▶ Zadania do wykonania
[A] Zamień na krótką listę akapit artykułu o inwestycjach Helio, który zaczyna się od słów „Helio, dystrybutor bakalii”. Zachowaj jego główne fakty.
[B] Przytocz ponownie fragment artykułu o inwestycjach Helio od słów „Helio wyda na” do słów „PAP Biznes Wąsowicz.”, zastępując w nim „kredytu” wyrazem „pożyczki”.
[C] Podejmij artykuł o inwestycjach Helio w miejscu, w którym się urywa, i napisz jego dalszy ciąg.

▶ Fragment strony
Helio wyda na inwestycje w 2021/22 kilkanaście mln zł, głównie na zakład w Brochowie (wywiad)
Helio, dystrybutor bakalii i mas do ciast, w roku obrotowym 2021/22 wyda na inwestycje kilkanaście mln zł, przede wszystkim na rozbudowę części produkcyjno-magazynowej oraz biurowej swojego kompleksu w Brochowie. Środki na ten cel mają pochodzić z kredytu - poinformował PAP Biznes Leszek Wąsowicz, prezes Helio.
"W najbliższym roku planowane inwestycje sięgają kilkunastu mln zł. W ich skład wchodzi przede wszystkim planowana dalsza rozbudowa naszego kompleksu w Brochowie o kolejne powierzchnie produkcyjno-magazynowe i przestrzeń biurową. Inwestycja ta rozłożona będzie pewnie na dwa lata obrotowe" - poinformował w odpowiedzi na pytania PAP Biznes Wąsowicz.

▶ Wyciąg danych

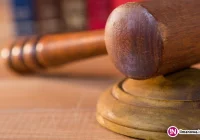 Zarzuty w sprawie o nakłanianie do prostytucji. Oskarżeni działali m.in. w Limanowej - zdjęcie główne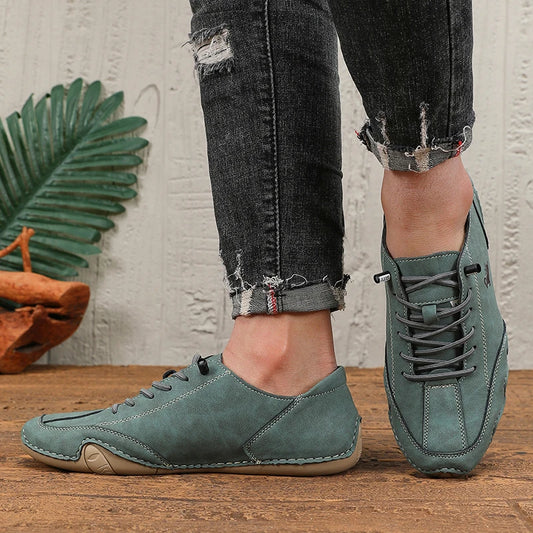 Men's Fashion Loafers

▶ Rozwiązania zadań
[A]
- Helio to dystrybutor bakalii i mas do ciast.
- W roku obrotowym 2021/22 spółka wyda na inwestycje kilkanaście mln zł.
- Środki trafią głównie na rozbudowę części produkcyjno-magazynowej i biurowej kompleksu w Brochowie.
- Inwestycja ma zostać sfinansowana kredytem.
- Informację przekazał PAP Biznes prezes Helio, Leszek Wąsowicz.

[B]
Helio wyda na inwestycje w 2021/22 kilkanaście mln zł, głównie na zakład w Brochowie (wywiad)
Helio, dystrybutor bakalii i mas do ciast, w roku obrotowym 2021/22 wyda na inwestycje kilkanaście mln zł, przede wszystkim na rozbudowę części produkcyjno-magazynowej oraz biurowej swojego kompleksu w Brochowie. Środki na ten cel mają pochodzić z pożyczki - poinformował PAP Biznes Leszek Wąsowicz, prezes Helio.
"W najbliższym roku planowane inwestycje sięgają kilkunastu mln zł. W ich skład wchodzi przede wszystkim planowana dalsza rozbudowa naszego kompleksu w Brochowie o kolejne powierzchnie produkcyjno-magazynowe i przestrzeń biurową. Inwestycja ta rozłożona będzie pewnie na dwa lata obrotowe" - poinformował w odpowiedzi na pytania PAP Biznes Wąsowicz.

[C]
Pytany o źródła finansowania inwestycji, odpowiedział: "Latem zaciągnęliśmy kolejny +mały+ kredyt inwestycyjny w wysokości 4 mln zł na finansowanie i refinansowanie ruchomych środków trwałych. W 2022 roku kończymy spłacać nasz największy kredyt inwestycyjny na blisko 20 mln zł zaciągnięty ponad 10 lat temu na budowę nowego zakładu, więc bierzemy pod uwagę możliwość kolejnego kredytu długoterminowego o podobnej wartości".
W roku obrotowym 2020/21 Helio zaraportowało najwyższe przychody w historii swojej działalności. Wyniosły one blisko 273 mln zł, co oznaczało 16-proc. wzrost rdr. Sprzedaż wzrosła także w ujęciu ilościowym - o 14 proc. do 17,9 tys. ton.
Zysk operacyjny we wspomnianym okresie wyniósł 16,4 mln zł wobec 6,3 mln zł w roku obrotowym 2019/20, a zysk netto zwiększył się do 12,9 mln zł z 3,3 mln zł rok wcześniej. Rentowność sprzedaży sięgnęła 4,7 proc.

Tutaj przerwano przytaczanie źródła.